> [WORK INSTRUCTIONS]: In the material below, the lines containing the word "site" are required; copy each of them.

> [DATA SUPPLIED]:
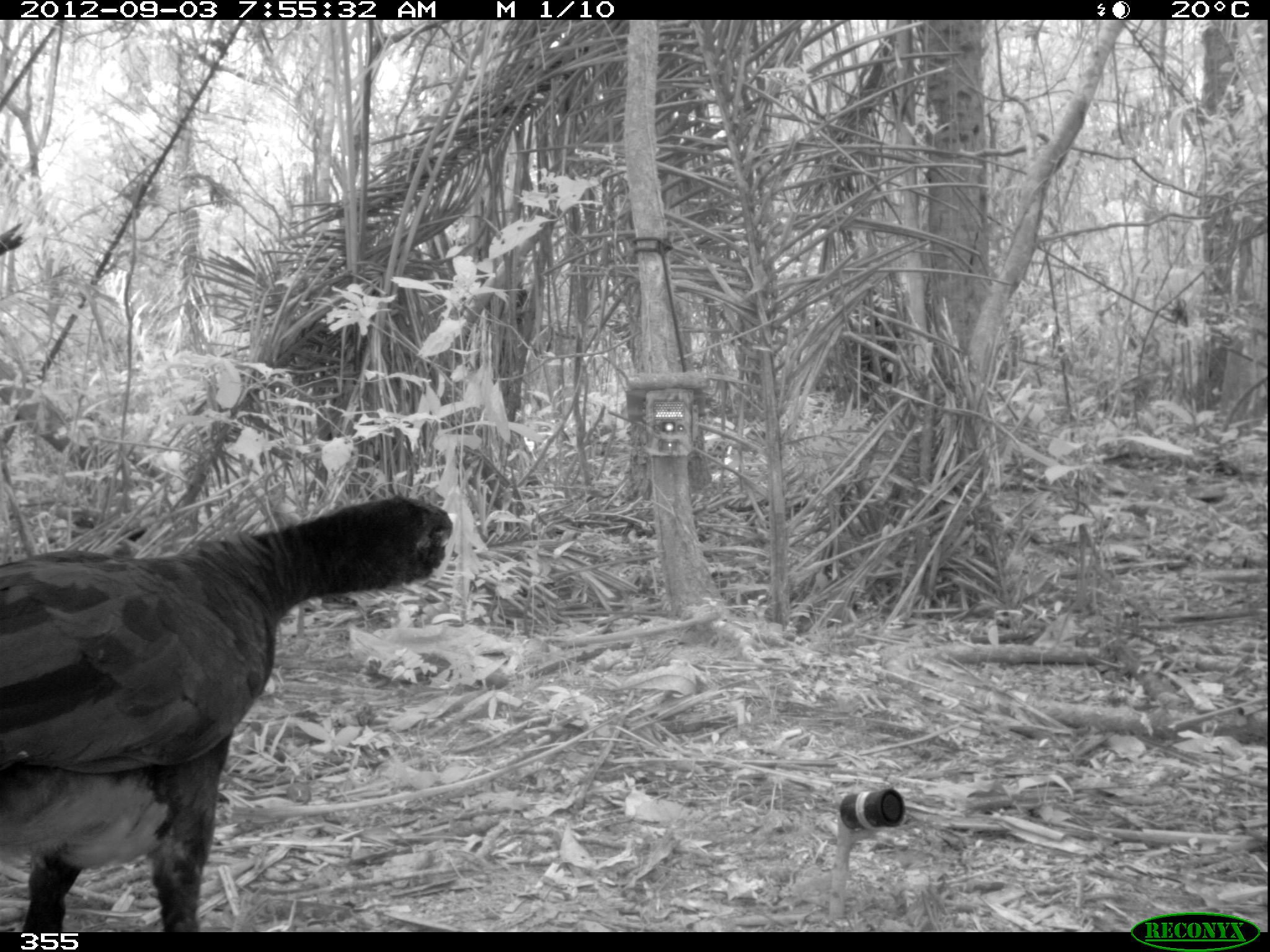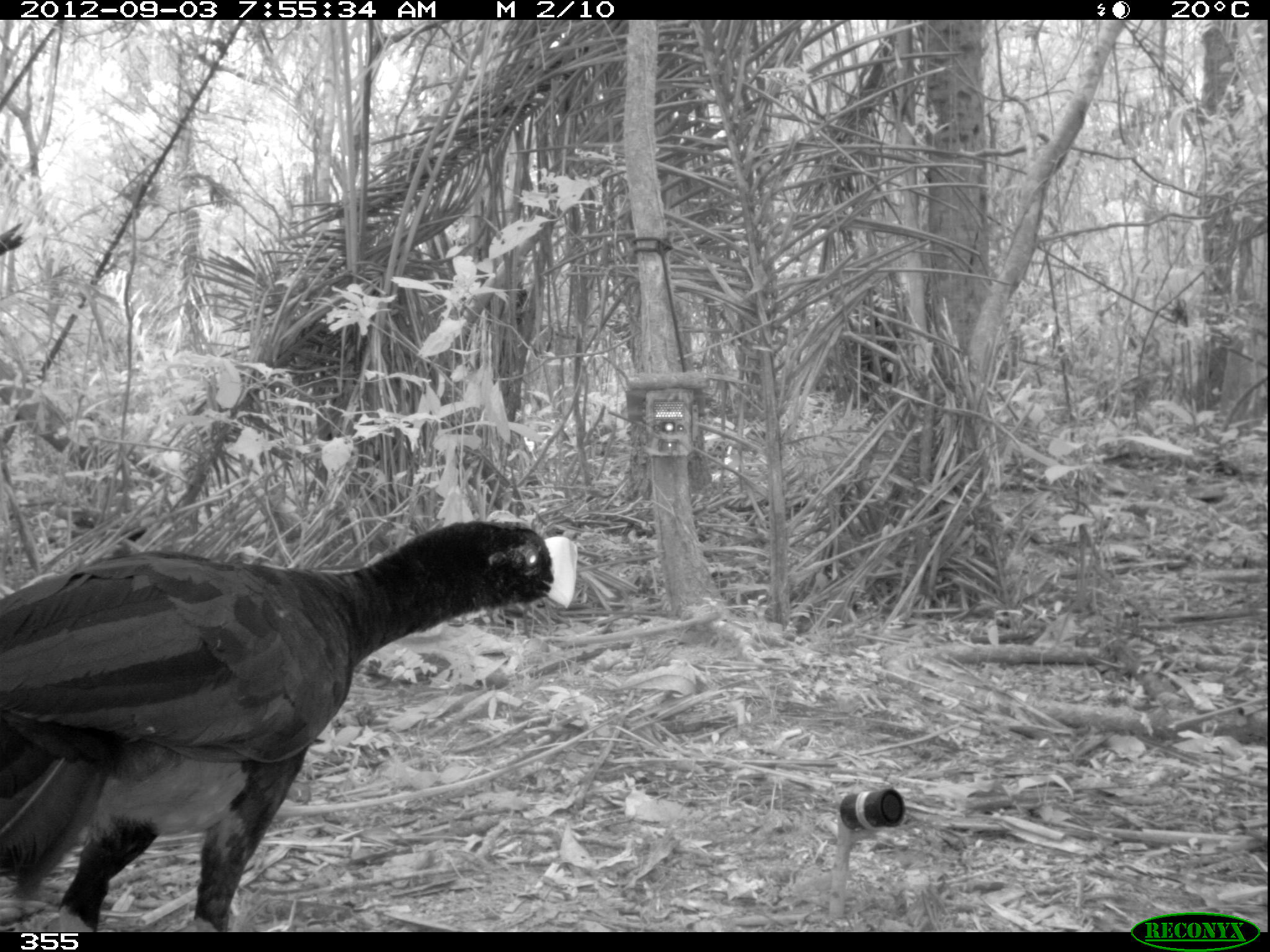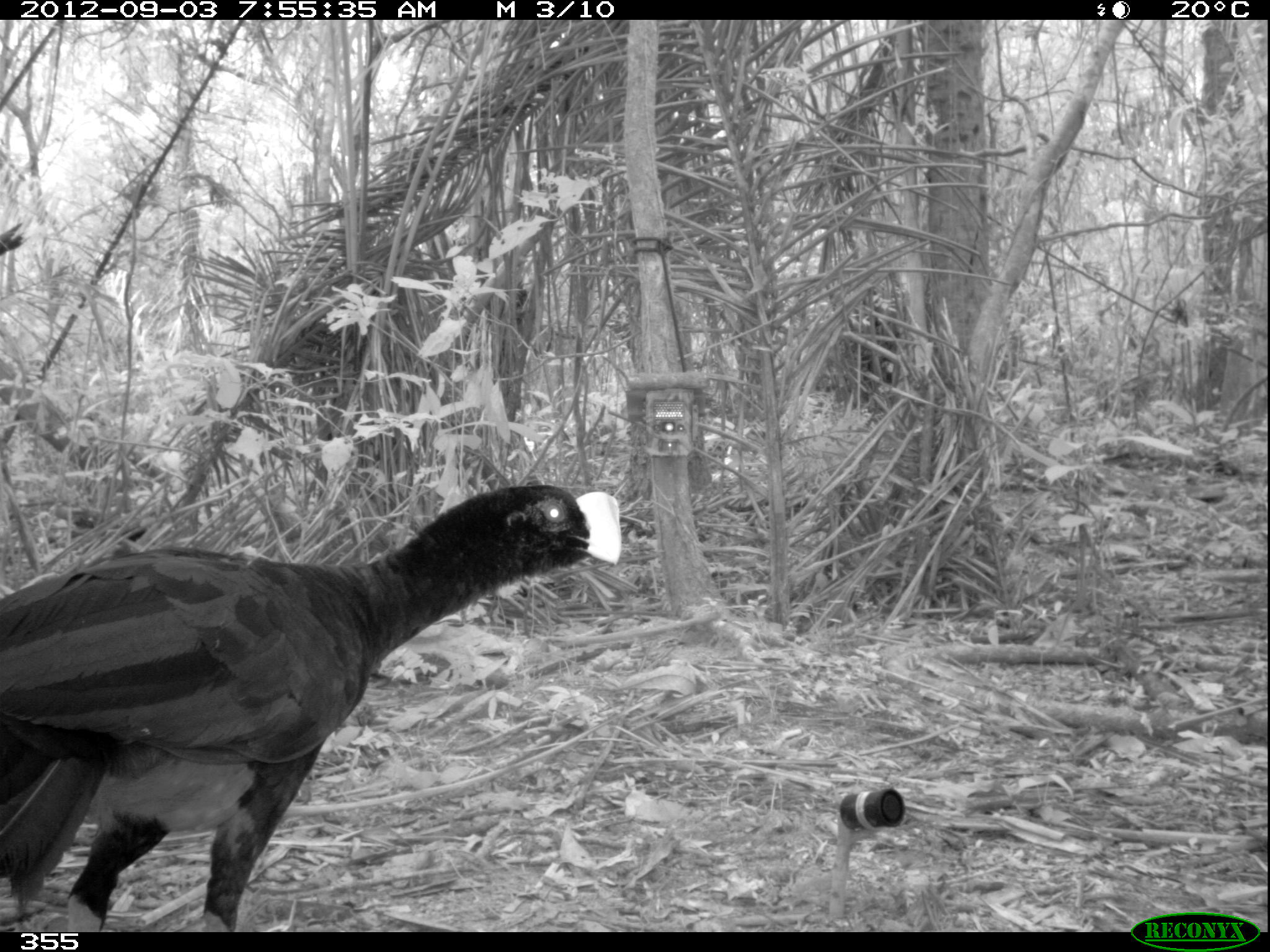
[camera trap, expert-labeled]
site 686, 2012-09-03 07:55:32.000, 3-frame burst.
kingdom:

==

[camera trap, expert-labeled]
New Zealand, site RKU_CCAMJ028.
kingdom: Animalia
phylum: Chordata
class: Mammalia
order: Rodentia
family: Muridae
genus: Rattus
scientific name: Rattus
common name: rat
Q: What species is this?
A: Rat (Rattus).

> [SOLUTION FOR THIS EXERCISE]:
site 686, 2012-09-03 07:55:32.000, 3-frame burst.
New Zealand, site RKU_CCAMJ028.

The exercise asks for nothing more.